Morsum, November 1923. Dieses Einschreiben erreicht Pastor Johler in Morsum. Wegen der Inflation und des Werts einer Briefmarke von 5 Millionen Mark reicht der Briefumschlag nicht aus, um alle notwendigen Marken aufzukleben. Auch die Rückseite des Briefs und der Marken ist beklebt. Später kosten einzelne Briefmarken auch schon mal 5 Milliarden Mark. Manche Morsumer wie Julius Matzen und seine
Frau Ohmine geb. Thaysen verlieren ihre Ersparnisse, die sie in Anleihen angelegt haben.
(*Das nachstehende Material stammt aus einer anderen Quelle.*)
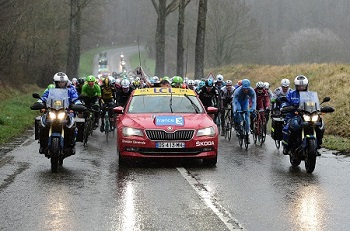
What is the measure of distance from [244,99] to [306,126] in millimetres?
5320

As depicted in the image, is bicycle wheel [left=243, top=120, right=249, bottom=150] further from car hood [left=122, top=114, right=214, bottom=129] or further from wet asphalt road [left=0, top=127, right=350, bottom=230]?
car hood [left=122, top=114, right=214, bottom=129]

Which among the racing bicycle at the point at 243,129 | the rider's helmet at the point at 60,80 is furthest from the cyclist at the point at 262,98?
the rider's helmet at the point at 60,80

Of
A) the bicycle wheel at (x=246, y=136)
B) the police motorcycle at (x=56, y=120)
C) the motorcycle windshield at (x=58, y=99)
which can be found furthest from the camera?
the bicycle wheel at (x=246, y=136)

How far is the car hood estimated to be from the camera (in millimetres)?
12773

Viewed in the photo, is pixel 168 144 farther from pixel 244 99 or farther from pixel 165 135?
pixel 244 99

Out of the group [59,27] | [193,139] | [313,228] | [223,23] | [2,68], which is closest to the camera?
[313,228]

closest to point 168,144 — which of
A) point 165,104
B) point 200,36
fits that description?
point 165,104

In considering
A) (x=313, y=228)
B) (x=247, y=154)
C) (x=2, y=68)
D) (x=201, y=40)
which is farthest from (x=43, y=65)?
(x=313, y=228)

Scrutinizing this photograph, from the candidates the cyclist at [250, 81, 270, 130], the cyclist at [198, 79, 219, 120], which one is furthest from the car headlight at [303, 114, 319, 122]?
the cyclist at [198, 79, 219, 120]

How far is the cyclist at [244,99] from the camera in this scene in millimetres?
17484

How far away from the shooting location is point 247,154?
15.6m

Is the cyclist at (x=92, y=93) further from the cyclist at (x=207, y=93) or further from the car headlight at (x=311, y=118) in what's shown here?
the car headlight at (x=311, y=118)

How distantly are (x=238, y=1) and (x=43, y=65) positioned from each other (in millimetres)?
26969

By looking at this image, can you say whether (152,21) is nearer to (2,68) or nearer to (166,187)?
(2,68)
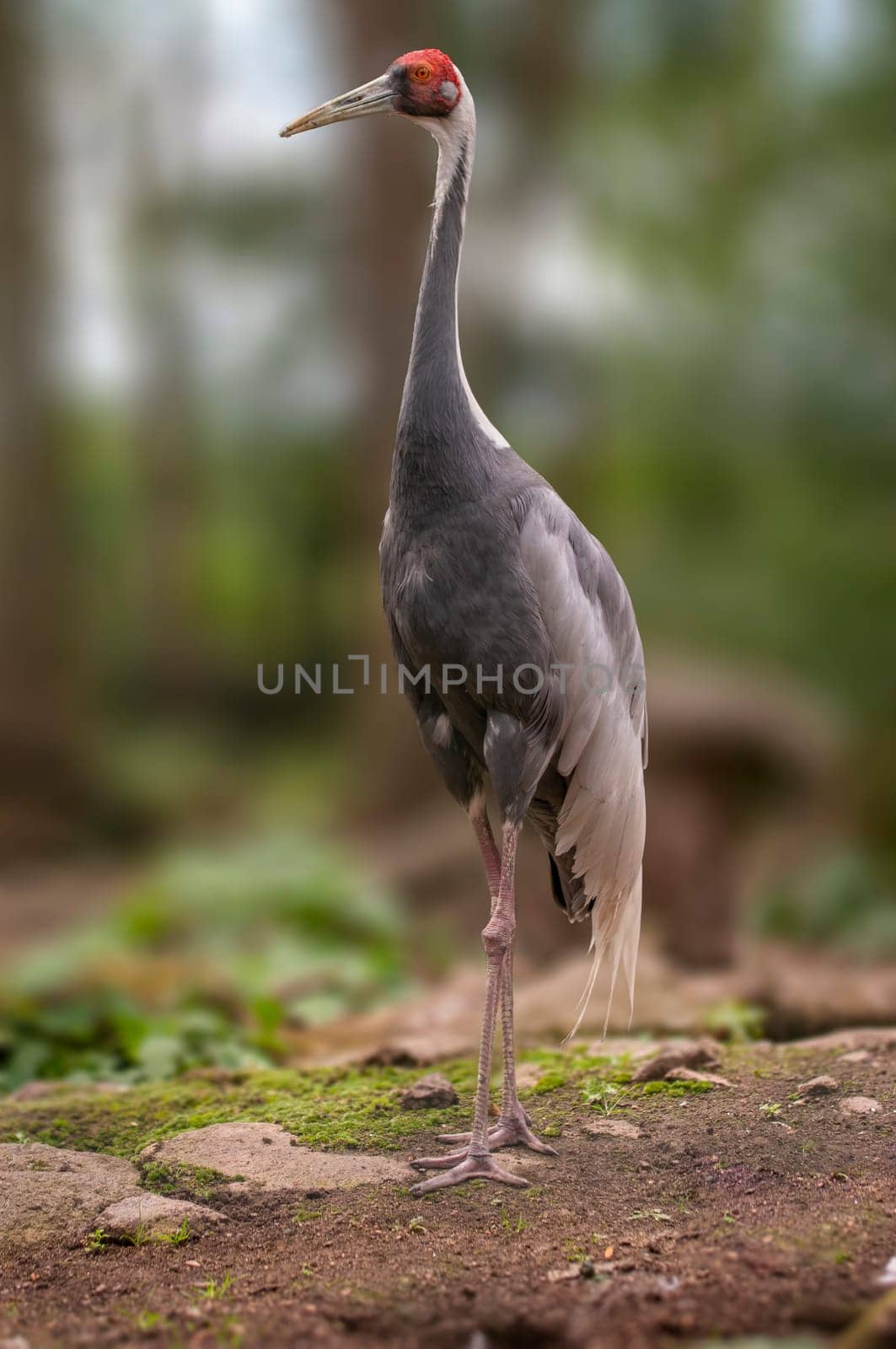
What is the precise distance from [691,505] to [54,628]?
19.4 feet

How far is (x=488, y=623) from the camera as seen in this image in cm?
338

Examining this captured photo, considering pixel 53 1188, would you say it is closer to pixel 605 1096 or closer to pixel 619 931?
pixel 605 1096

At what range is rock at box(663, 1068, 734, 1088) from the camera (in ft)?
12.8

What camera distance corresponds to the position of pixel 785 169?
10797mm

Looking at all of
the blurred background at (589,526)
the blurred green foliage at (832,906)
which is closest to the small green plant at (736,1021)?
the blurred background at (589,526)

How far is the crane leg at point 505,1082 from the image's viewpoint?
3.52 metres

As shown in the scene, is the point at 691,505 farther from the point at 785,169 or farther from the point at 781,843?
the point at 781,843

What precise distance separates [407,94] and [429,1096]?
3.06 metres

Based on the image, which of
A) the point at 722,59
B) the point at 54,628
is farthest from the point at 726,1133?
the point at 722,59

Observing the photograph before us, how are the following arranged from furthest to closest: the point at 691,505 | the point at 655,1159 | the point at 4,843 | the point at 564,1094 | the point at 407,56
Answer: the point at 691,505, the point at 4,843, the point at 564,1094, the point at 407,56, the point at 655,1159

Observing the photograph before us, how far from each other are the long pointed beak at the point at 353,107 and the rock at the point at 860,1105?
3223mm

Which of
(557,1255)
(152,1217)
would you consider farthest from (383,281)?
(557,1255)

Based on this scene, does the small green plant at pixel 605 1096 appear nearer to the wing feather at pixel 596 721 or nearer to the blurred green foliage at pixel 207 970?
the wing feather at pixel 596 721

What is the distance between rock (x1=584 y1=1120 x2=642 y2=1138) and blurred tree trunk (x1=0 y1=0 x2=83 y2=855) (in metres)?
7.39
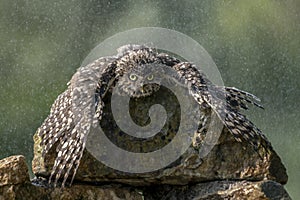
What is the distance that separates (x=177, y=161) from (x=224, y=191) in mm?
437

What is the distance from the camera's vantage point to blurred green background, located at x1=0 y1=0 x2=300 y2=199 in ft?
60.9

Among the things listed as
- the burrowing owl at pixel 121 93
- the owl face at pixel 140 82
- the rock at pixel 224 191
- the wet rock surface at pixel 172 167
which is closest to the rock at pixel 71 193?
the wet rock surface at pixel 172 167

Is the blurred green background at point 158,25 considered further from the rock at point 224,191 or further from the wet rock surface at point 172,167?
the wet rock surface at point 172,167

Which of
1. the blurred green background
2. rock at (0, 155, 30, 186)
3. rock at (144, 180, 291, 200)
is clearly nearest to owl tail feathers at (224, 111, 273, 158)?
rock at (144, 180, 291, 200)

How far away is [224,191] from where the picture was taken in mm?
5941

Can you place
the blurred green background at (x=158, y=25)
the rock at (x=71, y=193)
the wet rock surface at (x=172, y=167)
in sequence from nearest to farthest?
the rock at (x=71, y=193) < the wet rock surface at (x=172, y=167) < the blurred green background at (x=158, y=25)

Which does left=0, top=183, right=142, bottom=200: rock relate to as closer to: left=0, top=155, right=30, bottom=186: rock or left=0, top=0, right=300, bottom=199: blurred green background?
left=0, top=155, right=30, bottom=186: rock

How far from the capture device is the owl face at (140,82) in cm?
604

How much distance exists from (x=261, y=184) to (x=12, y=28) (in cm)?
1516

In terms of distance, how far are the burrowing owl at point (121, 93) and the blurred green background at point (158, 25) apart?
11387 millimetres

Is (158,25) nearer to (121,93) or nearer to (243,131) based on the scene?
(121,93)

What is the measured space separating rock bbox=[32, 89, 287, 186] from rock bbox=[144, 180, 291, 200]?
71 millimetres

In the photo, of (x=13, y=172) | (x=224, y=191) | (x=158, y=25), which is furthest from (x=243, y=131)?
(x=158, y=25)

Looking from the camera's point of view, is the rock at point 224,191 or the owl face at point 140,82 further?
the owl face at point 140,82
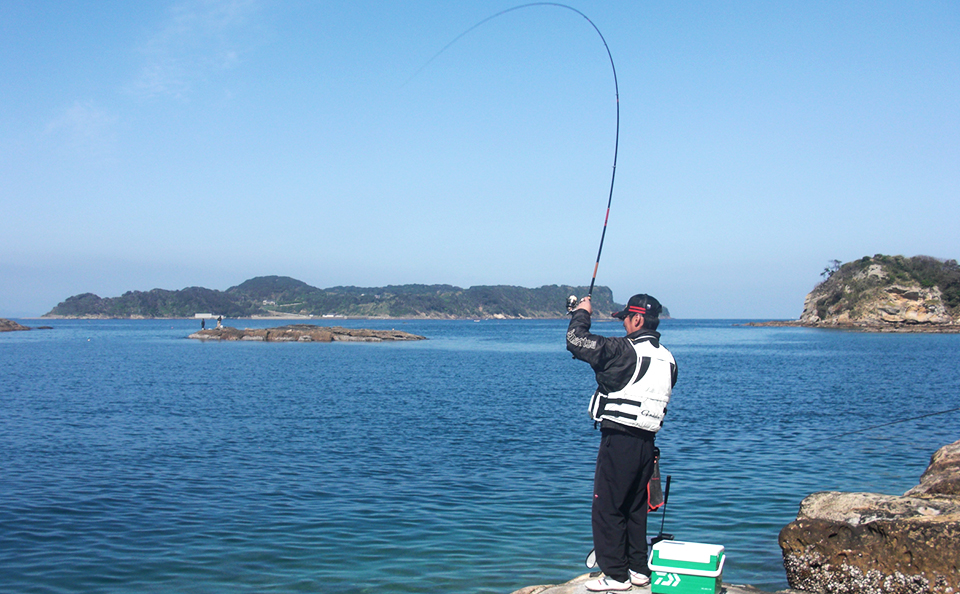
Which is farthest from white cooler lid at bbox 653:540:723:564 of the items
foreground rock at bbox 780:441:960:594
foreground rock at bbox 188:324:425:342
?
foreground rock at bbox 188:324:425:342

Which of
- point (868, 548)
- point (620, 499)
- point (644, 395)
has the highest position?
point (644, 395)

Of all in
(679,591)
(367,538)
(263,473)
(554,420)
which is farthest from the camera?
(554,420)

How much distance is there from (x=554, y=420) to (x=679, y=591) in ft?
56.8

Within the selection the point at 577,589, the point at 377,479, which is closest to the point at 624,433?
the point at 577,589

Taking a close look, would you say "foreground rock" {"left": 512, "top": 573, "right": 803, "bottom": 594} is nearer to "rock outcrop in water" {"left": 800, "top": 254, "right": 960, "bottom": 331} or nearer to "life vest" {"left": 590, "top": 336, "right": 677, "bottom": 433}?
"life vest" {"left": 590, "top": 336, "right": 677, "bottom": 433}

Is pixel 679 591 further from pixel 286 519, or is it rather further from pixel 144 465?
pixel 144 465

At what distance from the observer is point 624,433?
623 cm

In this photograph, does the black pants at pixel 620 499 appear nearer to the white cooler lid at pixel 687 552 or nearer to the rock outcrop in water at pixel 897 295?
the white cooler lid at pixel 687 552

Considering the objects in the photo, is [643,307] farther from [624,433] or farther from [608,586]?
[608,586]

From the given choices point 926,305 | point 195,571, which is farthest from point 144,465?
point 926,305

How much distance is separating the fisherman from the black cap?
252 mm

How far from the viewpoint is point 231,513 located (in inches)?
461

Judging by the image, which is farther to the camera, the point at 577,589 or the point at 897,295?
the point at 897,295

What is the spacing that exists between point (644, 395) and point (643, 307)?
0.89 m
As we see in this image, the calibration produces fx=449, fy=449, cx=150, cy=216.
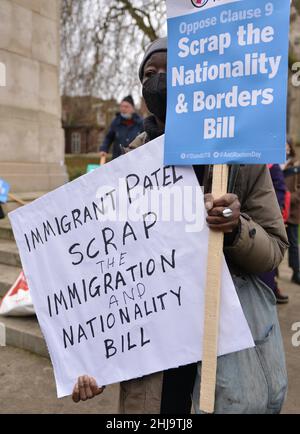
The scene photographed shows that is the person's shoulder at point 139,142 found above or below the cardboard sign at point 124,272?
above

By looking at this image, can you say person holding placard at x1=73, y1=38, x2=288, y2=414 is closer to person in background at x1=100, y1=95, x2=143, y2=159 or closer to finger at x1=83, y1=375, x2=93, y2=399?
finger at x1=83, y1=375, x2=93, y2=399

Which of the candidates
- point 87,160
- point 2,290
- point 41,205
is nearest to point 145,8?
point 2,290

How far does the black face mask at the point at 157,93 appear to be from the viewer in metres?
1.48

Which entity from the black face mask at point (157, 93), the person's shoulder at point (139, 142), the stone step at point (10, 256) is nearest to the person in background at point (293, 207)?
the stone step at point (10, 256)

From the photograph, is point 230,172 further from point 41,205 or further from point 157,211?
point 41,205

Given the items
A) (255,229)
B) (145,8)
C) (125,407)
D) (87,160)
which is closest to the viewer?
(255,229)

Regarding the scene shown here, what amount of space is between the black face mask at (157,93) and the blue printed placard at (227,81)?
0.30 feet

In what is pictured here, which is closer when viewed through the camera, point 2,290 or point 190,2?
point 190,2

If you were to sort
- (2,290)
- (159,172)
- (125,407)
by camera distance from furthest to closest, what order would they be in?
(2,290), (125,407), (159,172)

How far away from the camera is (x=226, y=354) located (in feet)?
4.46

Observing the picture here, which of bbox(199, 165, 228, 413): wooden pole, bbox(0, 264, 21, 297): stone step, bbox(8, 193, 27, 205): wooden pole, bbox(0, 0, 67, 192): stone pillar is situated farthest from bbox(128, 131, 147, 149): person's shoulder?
bbox(0, 0, 67, 192): stone pillar

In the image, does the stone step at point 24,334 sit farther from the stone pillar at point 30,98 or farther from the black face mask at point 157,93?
the stone pillar at point 30,98

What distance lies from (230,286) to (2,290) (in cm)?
356

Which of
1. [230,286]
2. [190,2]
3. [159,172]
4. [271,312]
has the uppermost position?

Da die Papiermark kaum noch Wert besitzt, beginnen viele Gemeinden auf Sylt
eigenes Notgeld einzuführen: Morsum, Archsum, Keitum, Tinnum Westerland, List und Vogelkoje machen es, für Rantum und Hörnum lohnt es sich nicht - es leben dort zu wenig Menschen. Der Morsumer 2-Markschein mit dem Motiv des Morsum Kliff wurde von Mühlmeister und Johler aus Hamburg gedruckt, der Firma von Pastor Hans Johlers Vater. Ablesbar auf dem Notgeld. Auch das Kaufhaus HB Jensen in Westerland gibt eigenes Notgeld heraus: Einfache Zettel.
Auch für Beerdigungen ist das Geld knapp. Verstorbene werden in einen Papiersack gelegt. Der wird auf einem einfachen Holzbrettgestell plaziert. Darüber stellte man einen aufwendigen Sargdeckel. Nach der Beerdigung
zog man den Sargdeckel zur Wiederverwendung wieder heraus und ebnete das Grab ein. Ein ähnliches Vorgehen ist auch aus der Zeit nach 1945 überliefert.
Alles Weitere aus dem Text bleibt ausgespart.